The lines to retype run from the one containing "Sahale Snacks, Глазированная" through the end of the listing below. Reproduce them exactly, leaving out pictures.

» **Data section**
^^^^^^^^

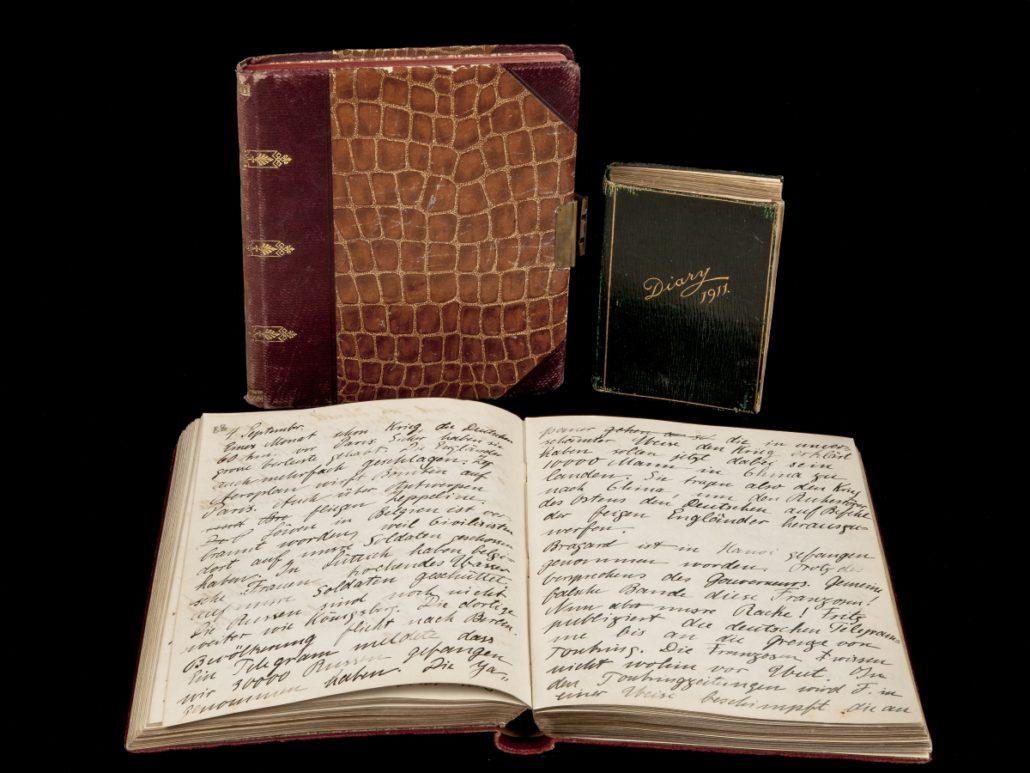 Notizbücher-1030x773-1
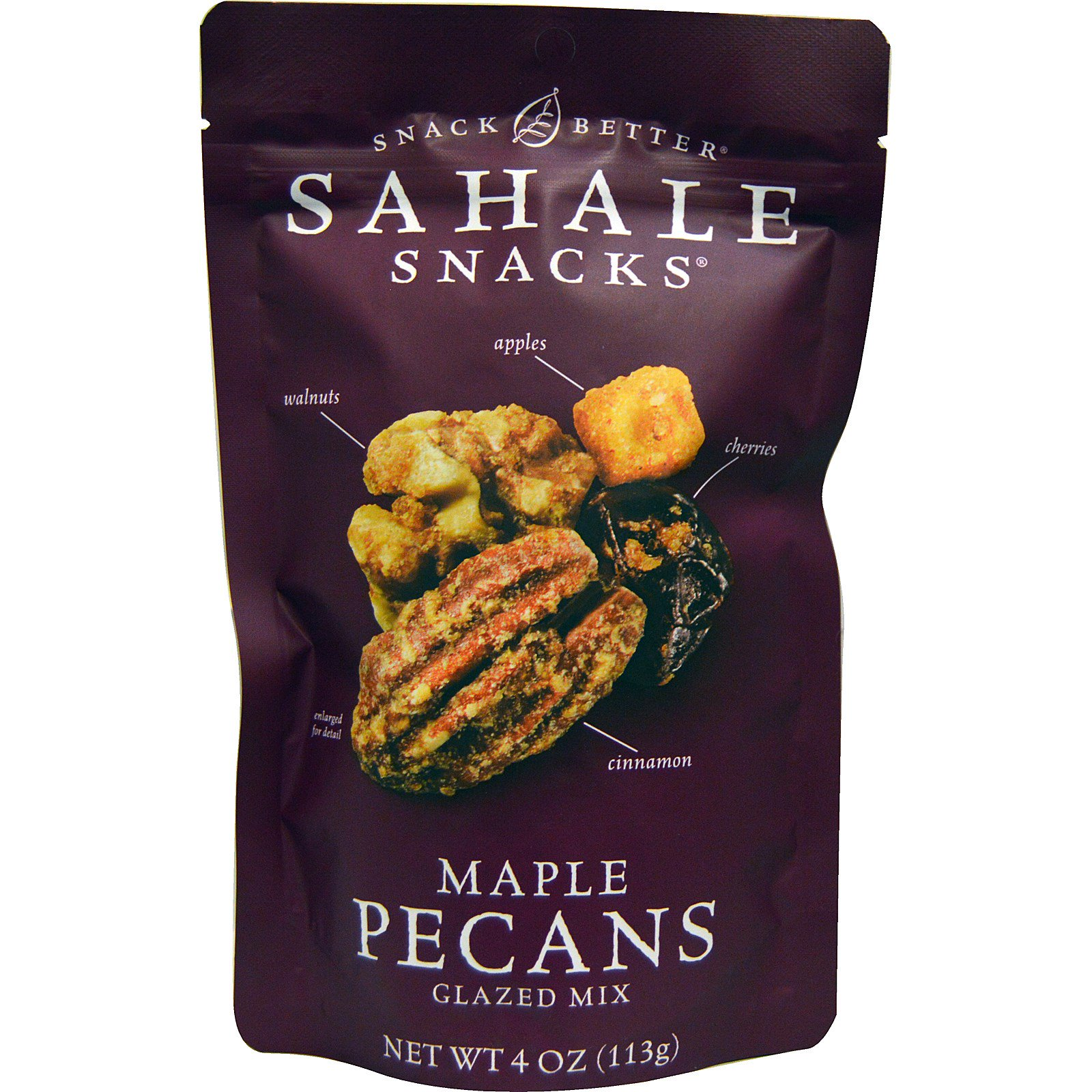 Sahale Snacks, Глазированная смесь с кленовым пеканом, 4 унции (113 г)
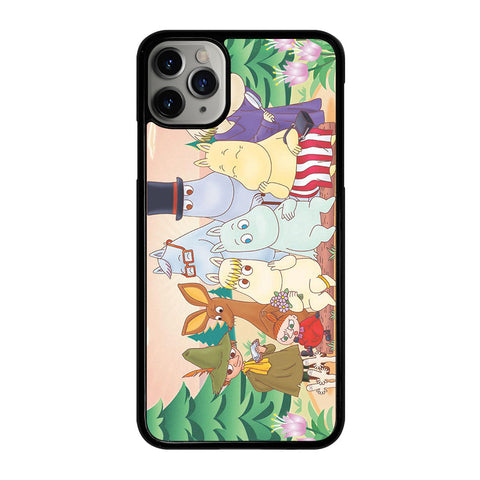 MOOMINS CHARACTERS 2 iPhone 11 Pro Max Case Cover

^^^^^^^^

» **Answer space**
 Sahale Snacks, Глазированная смесь с кленовым пеканом, 4 унции (113 г)
 MOOMINS CHARACTERS 2 iPhone 11 Pro Max Case Cover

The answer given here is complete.